**Set problem:**
Copy the material word for word from the line that contains "Which, out of" through the last line of the material, including both of those lines.

----------------------------------------

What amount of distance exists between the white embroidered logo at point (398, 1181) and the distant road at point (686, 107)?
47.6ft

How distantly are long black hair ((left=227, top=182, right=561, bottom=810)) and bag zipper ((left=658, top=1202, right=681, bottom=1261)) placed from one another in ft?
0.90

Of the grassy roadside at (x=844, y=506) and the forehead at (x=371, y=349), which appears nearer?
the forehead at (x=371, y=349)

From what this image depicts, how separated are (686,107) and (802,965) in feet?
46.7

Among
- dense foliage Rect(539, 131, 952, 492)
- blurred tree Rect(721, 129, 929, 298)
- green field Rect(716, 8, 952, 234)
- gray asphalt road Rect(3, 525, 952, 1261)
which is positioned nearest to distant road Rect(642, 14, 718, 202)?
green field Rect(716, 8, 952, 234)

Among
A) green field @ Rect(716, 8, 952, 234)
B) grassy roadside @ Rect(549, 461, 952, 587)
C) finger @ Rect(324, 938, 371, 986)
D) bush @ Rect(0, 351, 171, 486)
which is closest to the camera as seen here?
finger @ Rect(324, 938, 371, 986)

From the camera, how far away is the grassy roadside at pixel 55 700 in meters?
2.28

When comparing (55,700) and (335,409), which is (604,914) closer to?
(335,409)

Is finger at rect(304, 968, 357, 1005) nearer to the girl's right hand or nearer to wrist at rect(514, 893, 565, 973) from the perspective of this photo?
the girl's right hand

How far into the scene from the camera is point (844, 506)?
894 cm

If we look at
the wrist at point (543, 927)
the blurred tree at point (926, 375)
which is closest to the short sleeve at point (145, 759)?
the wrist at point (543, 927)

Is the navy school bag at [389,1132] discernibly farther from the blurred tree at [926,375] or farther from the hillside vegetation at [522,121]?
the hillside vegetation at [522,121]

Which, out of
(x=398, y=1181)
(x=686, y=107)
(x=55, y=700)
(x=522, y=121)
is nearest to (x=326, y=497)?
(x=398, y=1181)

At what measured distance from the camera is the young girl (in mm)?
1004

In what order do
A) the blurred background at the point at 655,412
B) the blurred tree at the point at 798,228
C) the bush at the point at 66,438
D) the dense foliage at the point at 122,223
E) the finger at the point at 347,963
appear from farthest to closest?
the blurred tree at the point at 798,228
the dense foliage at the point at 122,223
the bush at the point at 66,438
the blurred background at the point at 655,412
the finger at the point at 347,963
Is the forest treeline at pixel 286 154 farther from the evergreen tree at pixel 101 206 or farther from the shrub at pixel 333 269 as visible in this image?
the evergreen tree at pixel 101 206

----------------------------------------

**Complete response:**
Which, out of
(x=398, y=1181)
(x=686, y=107)
(x=55, y=700)
(x=522, y=121)
is nearest to (x=326, y=497)?
(x=398, y=1181)

At what measured distance from the camera is the young girl (in mm)?
1004

In what order do
A) the blurred background at the point at 655,412
B) the blurred tree at the point at 798,228
C) the bush at the point at 66,438
D) the dense foliage at the point at 122,223
E) the finger at the point at 347,963
appear from farthest to closest?
the blurred tree at the point at 798,228
the dense foliage at the point at 122,223
the bush at the point at 66,438
the blurred background at the point at 655,412
the finger at the point at 347,963
Is the forest treeline at pixel 286 154 farther from the evergreen tree at pixel 101 206 or farther from the shrub at pixel 333 269 as visible in this image?
the evergreen tree at pixel 101 206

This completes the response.